## DSCI 100 Project Proposal: Classifying star category using temperature, luminosity, radius, and absolute magnitude as predictors.

### Introduction

&emsp; In the celestial realm, stars are crucial celestial entities, each characterized by unique spectral and physical attributes. Contrary to ancient methods of classification that utilized constellations and positions in the sky, scientific reasoning in modern astrophysics seeks a unified understanding. Being such complex bodies, classifying the various star types can become ambiguous, thus demanding rigorous analysis of the various multifaceted characteristics through quantifiable values.

**Question:** Can we successively predict the star type based on data including temperature, luminosity, radius and absolute magnitude? 

**Dataset Description**

&emsp; For the purpose of the project we will be using the Star Classification dataset provided by the YBI Foundation on [Kaggle](https://www.kaggle.com/code/ybifoundation/stars-classification). The data contains the following variables: star absolute temperature(in K), relative luminosity (L/Lo), relative radius (R/Ro), absolute magnitude (Mv), color, spectral class, and star type.

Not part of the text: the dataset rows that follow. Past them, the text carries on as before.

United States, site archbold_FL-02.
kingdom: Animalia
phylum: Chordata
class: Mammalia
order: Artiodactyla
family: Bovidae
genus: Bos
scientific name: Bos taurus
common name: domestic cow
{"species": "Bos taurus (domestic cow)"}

Not all of these variables serve a purpose as many are classifications not predictors, more information on our variable selection in the **methods** section.


### Preliminary exploratory data analysis

**Setting Up Libraries and Parameters**

In [25]:
# Run this first.
library(tidyverse)
library(tidymodels)

# Importing data
dataset_url <- "https://raw.githubusercontent.com/YBIFoundation/Dataset/main/Stars.csv"

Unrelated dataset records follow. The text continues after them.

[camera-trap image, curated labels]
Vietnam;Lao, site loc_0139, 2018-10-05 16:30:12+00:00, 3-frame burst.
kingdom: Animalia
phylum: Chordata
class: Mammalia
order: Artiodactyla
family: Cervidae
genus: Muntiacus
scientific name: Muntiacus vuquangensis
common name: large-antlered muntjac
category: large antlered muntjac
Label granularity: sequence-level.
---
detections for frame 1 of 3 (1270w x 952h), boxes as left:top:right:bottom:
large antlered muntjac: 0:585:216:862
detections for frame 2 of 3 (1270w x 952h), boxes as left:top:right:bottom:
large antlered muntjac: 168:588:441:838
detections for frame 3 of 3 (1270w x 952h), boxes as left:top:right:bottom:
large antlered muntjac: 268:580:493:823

**Loading and tidying data**

In [43]:
# loading and tidying
star_raw_data <- read_csv(dataset_url) 

star_data <- star_raw_data |>
    rename(temperature = "Temperature (K)",
           luminosity = "Luminosity (L/Lo)",
           radius = "Radius (R/Ro)",
           absolute_magnitude = "Absolute magnitude (Mv)",
           star_type = "Star type",
           star_category = "Star category",
           star_colour = "Star color",
           spectral_class = "Spectral Class") |>
    select(temperature:absolute_magnitude,star_category)
    

# splitting and creating training and testing data
star_data_split <- star_data |>
    initial_split(props=0.75, strata=star_category)

#star_training_data <- 
#star_testing_data <- 

# head and summary of our data
head(star_data)
summary(star_data)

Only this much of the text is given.